The lawyer for a man who successfully appealed to the Supreme Court has confirmed he will seek compensation for wrongful imprisonment, and expects thousands of others could be similarly affected.
More than 500 prisoners have had their prison sentences calculated wrongly, the Corrections Department has confirmed.
Twenty-one will be freed today after the Supreme Court ruled yesterday that Corrections had miscalculated the release dates for two inmates.
This morning, Corrections chief executive Ray Smith said the department had "solid plans" in place to ensure the release of the 21 prisoners today were well managed from a public safety and reintegration perspective.
"Around 500 serving prisoners out of the prisoner population of approximately 9800 are also affected, and will have their release dates brought forward. In most cases this will only be by a matter of a few days or weeks rather than a significant period of time."
The figure did not include ex-prisoners.
Collins said she did not know how many people could be affected by the ruling.
She strongly defended Corrections, saying the department had done nothing wrong and had acted in accordance with how the Court of Appeal ruled the law should be interpreted on four occasions.
"In fact, if Corrections had not complied with the Court of Appeal judgments it would itself have been in breach, so it's between a rock and a hard place."
Douglas Ewen is the lawyer for Michael Marino, who took the Supreme Court case. Yesterday's ruling confirmed Marino had served four-and-a-half months too long in jail.
"In terms of numbers of people affected it may not be a stretch to say that there are thousands of people who have been wrongfully detained in New Zealand prisons," Ewen said.
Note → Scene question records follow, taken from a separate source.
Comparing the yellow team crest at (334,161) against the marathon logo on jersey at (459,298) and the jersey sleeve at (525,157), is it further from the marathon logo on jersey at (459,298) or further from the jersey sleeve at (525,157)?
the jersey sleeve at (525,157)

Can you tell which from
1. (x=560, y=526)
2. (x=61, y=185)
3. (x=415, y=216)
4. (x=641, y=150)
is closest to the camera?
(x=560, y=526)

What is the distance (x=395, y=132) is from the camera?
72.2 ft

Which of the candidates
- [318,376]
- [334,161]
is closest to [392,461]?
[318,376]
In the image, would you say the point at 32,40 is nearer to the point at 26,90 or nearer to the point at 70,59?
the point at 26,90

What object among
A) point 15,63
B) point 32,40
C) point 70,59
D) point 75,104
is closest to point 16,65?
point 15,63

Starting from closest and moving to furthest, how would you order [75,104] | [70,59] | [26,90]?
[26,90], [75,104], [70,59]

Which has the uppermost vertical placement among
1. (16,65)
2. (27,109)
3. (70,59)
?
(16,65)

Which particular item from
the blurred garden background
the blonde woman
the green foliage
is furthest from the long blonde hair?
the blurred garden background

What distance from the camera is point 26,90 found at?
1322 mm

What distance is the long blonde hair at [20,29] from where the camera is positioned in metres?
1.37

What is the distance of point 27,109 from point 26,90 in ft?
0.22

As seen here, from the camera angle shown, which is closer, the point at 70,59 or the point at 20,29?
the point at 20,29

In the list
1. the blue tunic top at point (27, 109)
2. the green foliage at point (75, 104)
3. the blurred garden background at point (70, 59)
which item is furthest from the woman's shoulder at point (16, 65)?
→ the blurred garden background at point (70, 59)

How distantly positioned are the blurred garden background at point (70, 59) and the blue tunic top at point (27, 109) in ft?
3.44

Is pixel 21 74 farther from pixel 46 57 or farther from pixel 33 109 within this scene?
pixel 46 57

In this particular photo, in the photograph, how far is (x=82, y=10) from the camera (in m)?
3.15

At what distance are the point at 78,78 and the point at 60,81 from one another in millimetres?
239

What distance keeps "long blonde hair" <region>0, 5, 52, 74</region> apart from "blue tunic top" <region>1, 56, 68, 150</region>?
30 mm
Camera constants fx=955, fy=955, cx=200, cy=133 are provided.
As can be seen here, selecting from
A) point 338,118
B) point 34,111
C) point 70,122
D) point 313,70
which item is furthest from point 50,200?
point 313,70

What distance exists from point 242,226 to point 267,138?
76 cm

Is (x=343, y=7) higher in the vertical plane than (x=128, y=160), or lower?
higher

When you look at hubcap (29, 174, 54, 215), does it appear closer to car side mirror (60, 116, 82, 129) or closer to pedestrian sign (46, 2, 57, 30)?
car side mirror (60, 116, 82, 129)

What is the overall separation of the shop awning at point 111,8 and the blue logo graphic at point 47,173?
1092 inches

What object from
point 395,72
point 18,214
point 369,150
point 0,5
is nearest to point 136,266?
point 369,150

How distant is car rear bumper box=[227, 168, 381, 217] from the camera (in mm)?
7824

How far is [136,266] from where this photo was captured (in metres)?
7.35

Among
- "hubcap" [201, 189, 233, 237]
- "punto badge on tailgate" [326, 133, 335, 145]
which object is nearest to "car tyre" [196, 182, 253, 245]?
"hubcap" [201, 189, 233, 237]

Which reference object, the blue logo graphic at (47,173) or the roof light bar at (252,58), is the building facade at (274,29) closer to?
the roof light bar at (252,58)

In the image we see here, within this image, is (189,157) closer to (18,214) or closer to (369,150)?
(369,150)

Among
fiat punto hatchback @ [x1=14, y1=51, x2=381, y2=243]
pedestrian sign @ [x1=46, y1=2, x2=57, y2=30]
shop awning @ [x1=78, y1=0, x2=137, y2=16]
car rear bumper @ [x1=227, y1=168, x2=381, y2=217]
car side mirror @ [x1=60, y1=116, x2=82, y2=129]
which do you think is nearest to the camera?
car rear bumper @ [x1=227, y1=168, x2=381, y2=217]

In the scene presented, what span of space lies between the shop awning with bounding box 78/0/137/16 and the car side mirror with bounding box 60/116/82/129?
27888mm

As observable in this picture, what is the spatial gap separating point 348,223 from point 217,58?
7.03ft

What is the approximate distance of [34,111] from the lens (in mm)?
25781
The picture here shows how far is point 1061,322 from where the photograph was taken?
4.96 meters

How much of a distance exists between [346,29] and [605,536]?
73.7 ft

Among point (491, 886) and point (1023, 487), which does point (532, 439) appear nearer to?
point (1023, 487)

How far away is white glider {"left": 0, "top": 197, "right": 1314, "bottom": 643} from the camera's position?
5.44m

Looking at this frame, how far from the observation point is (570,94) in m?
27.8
In the judgment released yesterday the Supreme Court unanimously held that Corrections had misinterpreted the Parole Act in some instances.
Time held in detention before a person is sentenced to imprisonment is treated by the law as time already served when release dates and parole are determined.
The Supreme Court has ruled that time in detention from arrest counts as pre-sentence detention for all charges, even those that are filed after arrest.
Corrections has instead been working out time in detention on a charge-by-charge basis, meaning some people have been given jail sentences that are too long.
This was done in the case of Marino, who was taken into custody in February last year on family violence charges.
In March and June further charges were laid of attempting to pervert the course of justice as a result of telephone calls he made from prison.
Marino pleaded guilty to all charges and was jailed for 22 months, less any time already held in detention..
Corrections worked out he would get out of jail in May this year - calculating time in detention from when the second perverting the course of justice charge was laid.
That was June 19 last year - meaning he didn't get credit for the period from February to June when he was held on family violence charges.
Marino's appeals were unsuccessful in the High Court and Court of Appeal, but the Supreme Court granted him leave to appeal.
That mattered to another offender, Edward Thomas Booth who, because of Corrections' approach to calculating detention, was wrongly sentenced to eight months' extra jail.
Marino is no longer in custody, but the ruling means Booth no longer needs to pursue his appeal and will have his sentence reduced.
Booth's offending did not happen while he was held in custody. Asked if she considered it a perverse outcome that his time in detention on all charges started from the point of his arrest, Collins said "I am sure the victims would think that".
Collins said if the Parole Act was changed it could be done so in such a way as to rule out compensation.
However, under the Prisoners and Victims Claims Act any compensation would likely be considered a windfall and be paid to victims, and the Limitation Act could also limit the number of people who could take a compensation claim.
Corrections had also been acting in accordance with the law as determined by the Court of Appeal on a number of occasions, Collins said.
Green Party Corrections spokesman David Clendon said Corrections had clearly got it wrong and was in urgent need of an overhaul.
"Finding out hundreds, possibly thousands, of people have been held in prison for longer than they should have been is the latest in a long list of failures for this disastrous department," Clendon said.
"Judges and Corrections have been speaking at cross purposes for years on this issue. When Judges set sentence dates for the length of time they want a person to stay in custody, Corrections should have been following that."
Labour's Corrections spokesman Kelvin Davis last night said the mistake would cost taxpayers, and he hoped it wouldn't put pressure on Corrections' budget.
Davis said he had spoken with prisoners who had raisedsimilar complaints about how their sentences were calculated.
Being wrongly imprisoned would make offenders angry and resentful and would make their rehabilitation harder, Davis said.
• 21: The number of prisoners immediately identifiable who could be released this week.
• 2002: The year the problem dates back to.
• Thousands: Thousands of prisoners could be affected by the miscalculation, a lawyer says.
• Four-and-a-half months: The extra jail time served by Michael Marino.